**Recorded data**.

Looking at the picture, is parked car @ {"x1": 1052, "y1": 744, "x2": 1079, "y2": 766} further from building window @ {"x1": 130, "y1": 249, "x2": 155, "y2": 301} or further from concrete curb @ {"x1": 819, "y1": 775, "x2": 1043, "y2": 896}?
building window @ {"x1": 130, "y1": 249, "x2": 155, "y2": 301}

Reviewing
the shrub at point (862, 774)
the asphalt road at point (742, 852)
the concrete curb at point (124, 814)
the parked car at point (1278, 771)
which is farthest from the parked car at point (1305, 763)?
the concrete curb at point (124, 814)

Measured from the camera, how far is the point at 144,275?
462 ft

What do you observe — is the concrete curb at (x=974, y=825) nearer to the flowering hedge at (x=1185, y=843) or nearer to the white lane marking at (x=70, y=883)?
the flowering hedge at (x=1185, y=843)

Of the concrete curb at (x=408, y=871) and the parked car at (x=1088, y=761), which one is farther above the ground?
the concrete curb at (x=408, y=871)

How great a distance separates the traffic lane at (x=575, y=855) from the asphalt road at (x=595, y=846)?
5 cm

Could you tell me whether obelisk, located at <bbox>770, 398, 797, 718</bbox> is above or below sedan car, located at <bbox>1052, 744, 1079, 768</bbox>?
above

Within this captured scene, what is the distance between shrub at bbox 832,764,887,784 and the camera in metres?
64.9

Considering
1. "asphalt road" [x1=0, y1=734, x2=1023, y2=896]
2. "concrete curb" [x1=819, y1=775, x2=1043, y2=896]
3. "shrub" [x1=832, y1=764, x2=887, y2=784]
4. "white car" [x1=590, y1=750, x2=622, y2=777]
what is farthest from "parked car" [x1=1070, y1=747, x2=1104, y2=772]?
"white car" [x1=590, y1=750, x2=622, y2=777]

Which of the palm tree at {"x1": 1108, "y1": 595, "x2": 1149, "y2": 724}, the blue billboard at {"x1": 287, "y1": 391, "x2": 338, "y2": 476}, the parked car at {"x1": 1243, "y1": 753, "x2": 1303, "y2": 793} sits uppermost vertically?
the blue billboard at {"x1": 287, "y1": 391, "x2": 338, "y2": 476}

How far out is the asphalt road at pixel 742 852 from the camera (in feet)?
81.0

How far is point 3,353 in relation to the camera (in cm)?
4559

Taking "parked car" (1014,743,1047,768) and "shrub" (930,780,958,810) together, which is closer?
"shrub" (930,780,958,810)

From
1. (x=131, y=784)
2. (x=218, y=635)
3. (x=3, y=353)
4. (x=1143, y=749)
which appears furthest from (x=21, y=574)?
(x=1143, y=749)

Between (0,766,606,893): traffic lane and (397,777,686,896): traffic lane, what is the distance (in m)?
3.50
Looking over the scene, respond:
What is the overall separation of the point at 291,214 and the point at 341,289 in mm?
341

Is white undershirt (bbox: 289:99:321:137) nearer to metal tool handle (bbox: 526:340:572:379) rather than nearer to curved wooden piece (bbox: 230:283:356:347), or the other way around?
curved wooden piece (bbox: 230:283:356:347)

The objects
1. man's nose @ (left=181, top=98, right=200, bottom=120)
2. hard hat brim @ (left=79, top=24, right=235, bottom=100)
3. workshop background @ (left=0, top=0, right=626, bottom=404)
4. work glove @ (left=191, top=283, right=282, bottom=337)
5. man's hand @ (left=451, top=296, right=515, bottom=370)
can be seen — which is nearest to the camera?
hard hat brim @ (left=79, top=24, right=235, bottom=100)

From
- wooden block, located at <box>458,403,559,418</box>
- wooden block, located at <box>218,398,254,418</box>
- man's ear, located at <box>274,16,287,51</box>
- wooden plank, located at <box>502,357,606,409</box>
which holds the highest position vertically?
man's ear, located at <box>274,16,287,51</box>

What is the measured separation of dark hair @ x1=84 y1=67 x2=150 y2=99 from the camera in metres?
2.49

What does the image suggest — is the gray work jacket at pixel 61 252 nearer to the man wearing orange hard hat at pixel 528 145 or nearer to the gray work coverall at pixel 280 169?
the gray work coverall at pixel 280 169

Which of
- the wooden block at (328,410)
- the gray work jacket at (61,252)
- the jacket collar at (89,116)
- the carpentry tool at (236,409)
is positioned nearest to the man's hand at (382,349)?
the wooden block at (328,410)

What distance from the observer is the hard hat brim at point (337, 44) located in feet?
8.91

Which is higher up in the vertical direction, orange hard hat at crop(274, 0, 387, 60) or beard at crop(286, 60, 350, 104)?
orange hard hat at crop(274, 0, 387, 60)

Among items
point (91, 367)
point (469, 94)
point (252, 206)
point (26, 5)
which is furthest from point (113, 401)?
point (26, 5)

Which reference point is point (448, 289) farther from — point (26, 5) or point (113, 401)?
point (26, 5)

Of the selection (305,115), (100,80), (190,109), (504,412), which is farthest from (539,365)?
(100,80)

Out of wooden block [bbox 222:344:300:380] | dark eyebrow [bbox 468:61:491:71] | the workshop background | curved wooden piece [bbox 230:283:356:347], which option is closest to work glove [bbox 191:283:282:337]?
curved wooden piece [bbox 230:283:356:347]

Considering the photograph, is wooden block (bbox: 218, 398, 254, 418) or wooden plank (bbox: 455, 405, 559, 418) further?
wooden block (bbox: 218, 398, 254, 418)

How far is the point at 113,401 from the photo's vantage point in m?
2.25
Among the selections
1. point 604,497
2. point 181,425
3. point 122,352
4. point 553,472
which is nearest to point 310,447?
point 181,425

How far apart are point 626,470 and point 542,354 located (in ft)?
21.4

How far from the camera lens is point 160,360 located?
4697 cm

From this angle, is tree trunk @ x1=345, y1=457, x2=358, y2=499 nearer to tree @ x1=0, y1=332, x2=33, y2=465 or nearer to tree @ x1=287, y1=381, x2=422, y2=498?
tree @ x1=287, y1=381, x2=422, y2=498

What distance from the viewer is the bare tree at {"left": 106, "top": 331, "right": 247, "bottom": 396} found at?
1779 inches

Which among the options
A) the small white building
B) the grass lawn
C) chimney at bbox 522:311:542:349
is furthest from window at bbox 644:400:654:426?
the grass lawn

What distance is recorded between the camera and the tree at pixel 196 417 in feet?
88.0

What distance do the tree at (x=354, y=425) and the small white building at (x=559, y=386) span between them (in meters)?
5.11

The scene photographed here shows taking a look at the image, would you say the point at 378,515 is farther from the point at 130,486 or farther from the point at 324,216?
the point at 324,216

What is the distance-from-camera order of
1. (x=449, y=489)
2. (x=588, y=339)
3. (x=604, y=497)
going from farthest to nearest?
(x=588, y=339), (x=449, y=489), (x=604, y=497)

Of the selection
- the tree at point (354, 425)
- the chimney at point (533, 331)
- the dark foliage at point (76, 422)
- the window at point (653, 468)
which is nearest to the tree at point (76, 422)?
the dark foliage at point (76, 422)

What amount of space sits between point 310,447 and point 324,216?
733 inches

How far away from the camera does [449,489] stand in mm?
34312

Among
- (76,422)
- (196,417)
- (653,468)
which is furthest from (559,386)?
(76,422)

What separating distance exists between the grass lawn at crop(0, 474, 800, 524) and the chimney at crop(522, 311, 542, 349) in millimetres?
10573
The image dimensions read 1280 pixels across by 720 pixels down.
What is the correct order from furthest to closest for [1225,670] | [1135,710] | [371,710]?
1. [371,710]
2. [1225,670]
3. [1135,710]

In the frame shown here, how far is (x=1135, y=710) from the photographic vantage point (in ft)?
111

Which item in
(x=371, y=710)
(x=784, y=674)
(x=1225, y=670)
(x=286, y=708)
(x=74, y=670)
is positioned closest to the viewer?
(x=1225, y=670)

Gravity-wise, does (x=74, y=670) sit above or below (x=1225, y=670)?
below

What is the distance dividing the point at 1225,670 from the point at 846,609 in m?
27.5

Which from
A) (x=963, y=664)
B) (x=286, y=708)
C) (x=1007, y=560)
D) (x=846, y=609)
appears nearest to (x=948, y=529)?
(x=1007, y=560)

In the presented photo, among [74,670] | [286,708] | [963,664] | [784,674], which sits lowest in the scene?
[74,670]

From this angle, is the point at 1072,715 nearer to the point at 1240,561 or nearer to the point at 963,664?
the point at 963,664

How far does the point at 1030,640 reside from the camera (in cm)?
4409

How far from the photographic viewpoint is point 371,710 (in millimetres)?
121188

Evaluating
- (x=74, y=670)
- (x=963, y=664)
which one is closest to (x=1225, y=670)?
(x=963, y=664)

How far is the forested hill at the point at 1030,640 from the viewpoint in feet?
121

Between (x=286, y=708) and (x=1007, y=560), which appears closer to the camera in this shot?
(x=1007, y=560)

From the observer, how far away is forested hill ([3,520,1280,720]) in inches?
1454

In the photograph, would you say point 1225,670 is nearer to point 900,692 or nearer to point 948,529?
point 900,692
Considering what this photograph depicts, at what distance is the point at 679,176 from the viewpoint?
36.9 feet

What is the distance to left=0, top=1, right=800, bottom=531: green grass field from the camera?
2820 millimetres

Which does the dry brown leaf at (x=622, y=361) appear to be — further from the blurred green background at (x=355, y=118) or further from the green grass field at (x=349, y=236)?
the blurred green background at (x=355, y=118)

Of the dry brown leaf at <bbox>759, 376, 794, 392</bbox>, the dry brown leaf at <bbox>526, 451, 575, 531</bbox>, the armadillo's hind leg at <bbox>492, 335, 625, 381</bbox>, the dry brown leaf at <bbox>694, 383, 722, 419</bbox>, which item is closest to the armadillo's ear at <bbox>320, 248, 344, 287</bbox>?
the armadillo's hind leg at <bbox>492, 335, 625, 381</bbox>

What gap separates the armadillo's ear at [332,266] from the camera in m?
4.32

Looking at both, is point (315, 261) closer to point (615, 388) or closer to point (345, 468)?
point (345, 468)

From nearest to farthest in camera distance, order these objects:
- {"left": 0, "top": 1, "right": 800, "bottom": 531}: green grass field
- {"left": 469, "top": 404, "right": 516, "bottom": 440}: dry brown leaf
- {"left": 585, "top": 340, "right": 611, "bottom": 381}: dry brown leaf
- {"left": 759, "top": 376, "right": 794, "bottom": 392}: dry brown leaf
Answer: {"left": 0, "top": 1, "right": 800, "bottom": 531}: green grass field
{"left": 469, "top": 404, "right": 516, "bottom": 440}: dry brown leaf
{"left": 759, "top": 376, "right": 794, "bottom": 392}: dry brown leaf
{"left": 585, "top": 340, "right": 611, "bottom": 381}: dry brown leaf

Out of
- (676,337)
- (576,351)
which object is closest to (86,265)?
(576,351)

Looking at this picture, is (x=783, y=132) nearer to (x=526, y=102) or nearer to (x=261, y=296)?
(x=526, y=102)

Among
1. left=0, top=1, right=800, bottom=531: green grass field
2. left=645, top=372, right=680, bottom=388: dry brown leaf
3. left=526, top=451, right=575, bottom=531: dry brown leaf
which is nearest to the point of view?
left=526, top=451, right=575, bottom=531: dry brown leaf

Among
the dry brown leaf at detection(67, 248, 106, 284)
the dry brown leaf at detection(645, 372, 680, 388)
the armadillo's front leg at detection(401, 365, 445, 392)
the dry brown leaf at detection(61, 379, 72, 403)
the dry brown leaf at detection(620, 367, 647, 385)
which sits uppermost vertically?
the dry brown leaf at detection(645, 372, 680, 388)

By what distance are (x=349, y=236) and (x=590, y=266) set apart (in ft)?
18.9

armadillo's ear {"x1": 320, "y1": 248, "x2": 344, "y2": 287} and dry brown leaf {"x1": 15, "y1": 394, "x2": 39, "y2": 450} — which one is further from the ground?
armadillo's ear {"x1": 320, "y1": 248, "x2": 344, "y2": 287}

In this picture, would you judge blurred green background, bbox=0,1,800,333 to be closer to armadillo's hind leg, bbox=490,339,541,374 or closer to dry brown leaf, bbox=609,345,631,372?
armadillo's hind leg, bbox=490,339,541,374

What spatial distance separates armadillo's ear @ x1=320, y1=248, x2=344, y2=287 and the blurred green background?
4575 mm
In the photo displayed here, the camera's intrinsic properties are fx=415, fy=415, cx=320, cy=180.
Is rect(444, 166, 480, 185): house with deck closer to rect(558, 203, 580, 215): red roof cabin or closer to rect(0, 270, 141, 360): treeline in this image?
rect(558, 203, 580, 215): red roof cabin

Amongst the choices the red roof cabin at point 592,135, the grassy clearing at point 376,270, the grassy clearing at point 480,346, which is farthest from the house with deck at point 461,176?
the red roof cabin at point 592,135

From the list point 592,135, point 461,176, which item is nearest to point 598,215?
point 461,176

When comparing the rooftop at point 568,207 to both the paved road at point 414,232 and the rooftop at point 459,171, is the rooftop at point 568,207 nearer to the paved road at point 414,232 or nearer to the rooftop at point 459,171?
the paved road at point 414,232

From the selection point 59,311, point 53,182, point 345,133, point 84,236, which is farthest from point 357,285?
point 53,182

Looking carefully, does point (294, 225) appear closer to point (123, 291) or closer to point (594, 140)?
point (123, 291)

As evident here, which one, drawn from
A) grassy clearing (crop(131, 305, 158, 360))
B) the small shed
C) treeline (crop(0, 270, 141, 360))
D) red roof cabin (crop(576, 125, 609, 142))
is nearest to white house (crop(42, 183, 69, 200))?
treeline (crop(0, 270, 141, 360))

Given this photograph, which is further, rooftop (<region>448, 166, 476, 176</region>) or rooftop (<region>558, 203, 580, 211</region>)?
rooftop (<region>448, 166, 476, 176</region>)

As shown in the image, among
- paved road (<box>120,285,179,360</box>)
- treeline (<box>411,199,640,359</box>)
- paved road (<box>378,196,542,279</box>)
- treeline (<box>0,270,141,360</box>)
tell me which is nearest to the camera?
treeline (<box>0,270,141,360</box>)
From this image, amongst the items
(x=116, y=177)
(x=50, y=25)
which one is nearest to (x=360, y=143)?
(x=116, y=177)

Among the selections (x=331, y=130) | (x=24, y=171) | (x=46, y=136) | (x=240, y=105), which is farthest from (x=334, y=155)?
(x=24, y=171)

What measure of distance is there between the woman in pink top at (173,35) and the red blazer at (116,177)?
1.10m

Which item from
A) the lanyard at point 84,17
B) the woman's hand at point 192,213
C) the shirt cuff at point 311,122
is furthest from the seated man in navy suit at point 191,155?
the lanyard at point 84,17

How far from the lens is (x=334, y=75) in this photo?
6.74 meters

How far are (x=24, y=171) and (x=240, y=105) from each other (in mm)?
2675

**Directions for this task**. From the line with "As shown in the image, among" to the last line of the material, give every line again exactly, and only those lines.

**Written solution**.
As shown in the image, among
- paved road (<box>120,285,179,360</box>)
- treeline (<box>411,199,640,359</box>)
- paved road (<box>378,196,542,279</box>)
- treeline (<box>0,270,141,360</box>)
tell me which is nearest to the camera?
treeline (<box>0,270,141,360</box>)
From this image, amongst the items
(x=116, y=177)
(x=50, y=25)
which one is nearest to (x=360, y=143)?
(x=116, y=177)

Among the selections (x=331, y=130) | (x=24, y=171) | (x=46, y=136) | (x=240, y=105), which is farthest from (x=334, y=155)?
(x=24, y=171)

What measure of distance is there between the woman in pink top at (173,35) and the red blazer at (116,177)?
1.10m

Which item from
A) the lanyard at point 84,17
B) the woman's hand at point 192,213
C) the shirt cuff at point 311,122
is furthest from the seated man in navy suit at point 191,155?
the lanyard at point 84,17

How far from the lens is (x=334, y=75) in this photo?
6.74 meters

How far are (x=24, y=171) and (x=240, y=105) from each other (in mm)?
2675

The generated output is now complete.